• Try it: Your answer must be an exact transcription of the data, with every picture omitted.

○ ○ ○ ○

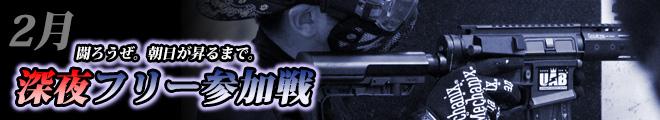 akb_night1902_banner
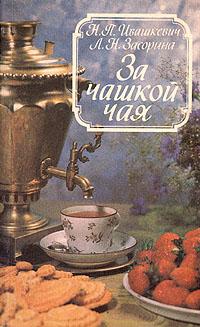 За чашкой кофе. За чашкой чая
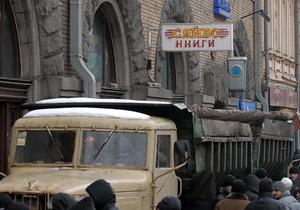 Из магазина Сяйво в Киеве вывезли все книги
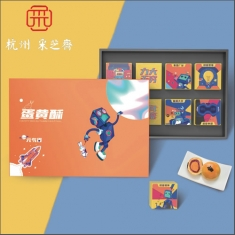月饼团购 采芝斋【元气蛋】蛋黄酥  官方标准月饼礼盒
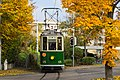 Tram AGMT Be 2-2 125 (22685291155).jpg
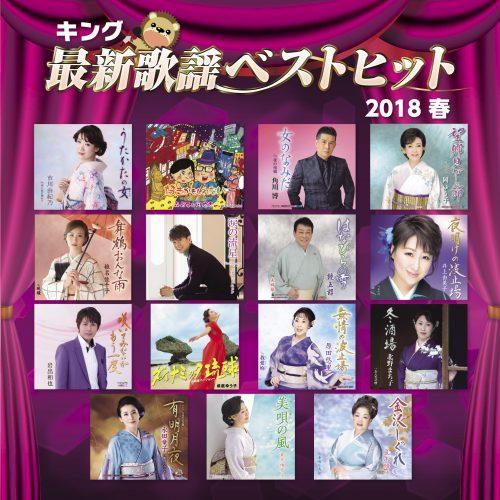 キング最新歌謡ベストヒット2018 春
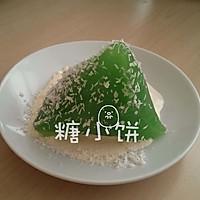【椰浆班兰西米粽】水晶粽子的做法图解9
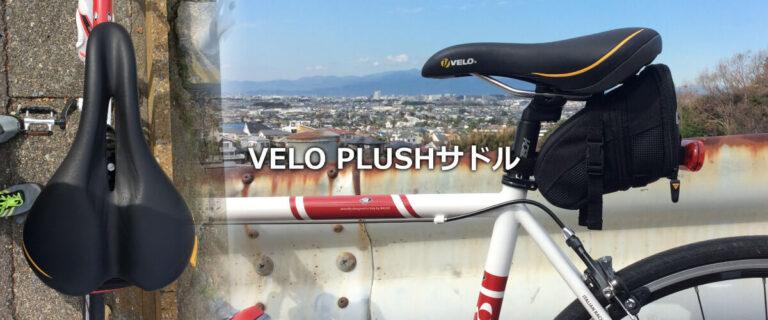 VELO「PLUSH」を装着した自転車を横と上から撮影した画像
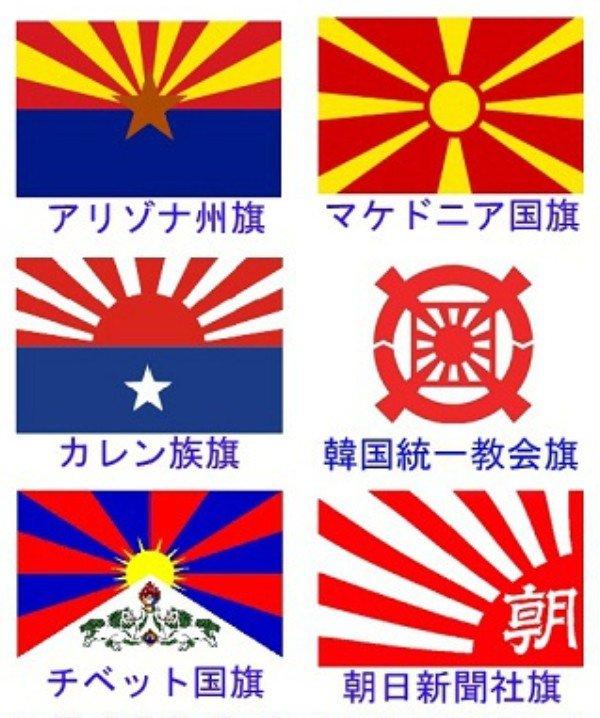test ツイッターメディア - 韓国人はなぜ 進んで嫌われに行くのか?・・・(ー_ー:)>  旭日旗を想起、LAコリアタウンの公立校壁画消去 https://t.co/gmUUvoAWmj https://t.co/9OHPLBFwuP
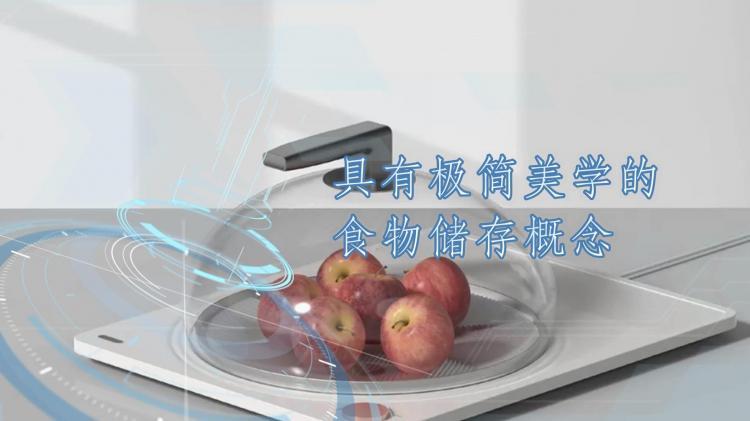 具有极简美学的食物储存概念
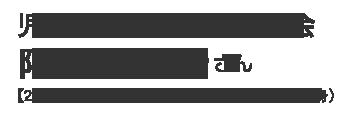 児童養護施設 京都聖嬰会 阿江みゆきさん 【2013年卒業】(京都府/京都聖カタリナ高校出身)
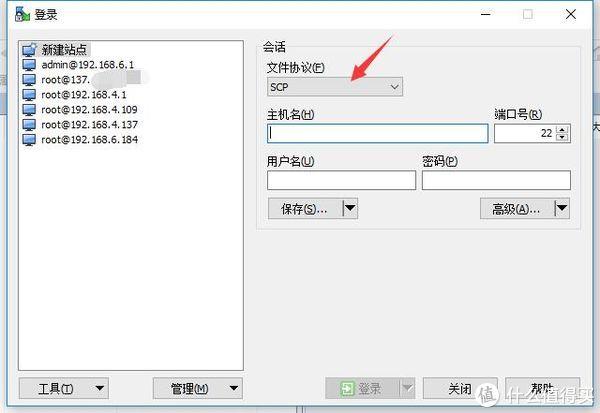 """搭建自己的FRP服务器,把移动宽带""""局域网""""里的Synology 群晖 DS218+ NAS挖出来"""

○ ○ ○ ○

• Answer box:
 akb_night1902_banner
 За чашкой кофе. За чашкой чая
 Из магазина Сяйво в Киеве вывезли все книги
月饼团购 采芝斋【元气蛋】蛋黄酥  官方标准月饼礼盒
 Tram AGMT Be 2-2 125 (22685291155).jpg
 キング最新歌謡ベストヒット2018 春
【椰浆班兰西米粽】水晶粽子的做法图解9
 VELO「PLUSH」を装着した自転車を横と上から撮影した画像
test ツイッターメディア - 韓国人はなぜ 進んで嫌われに行くのか?・・・(ー_ー:)>  旭日旗を想起、LAコリアタウンの公立校壁画消去 https://t.co/gmUUvoAWmj https://t.co/9OHPLBFwuP
 具有极简美学的食物储存概念
 児童養護施設 京都聖嬰会 阿江みゆきさん 【2013年卒業】(京都府/京都聖カタリナ高校出身)
 """搭建自己的FRP服务器,把移动宽带""""局域网""""里的Synology 群晖 DS218+ NAS挖出来"""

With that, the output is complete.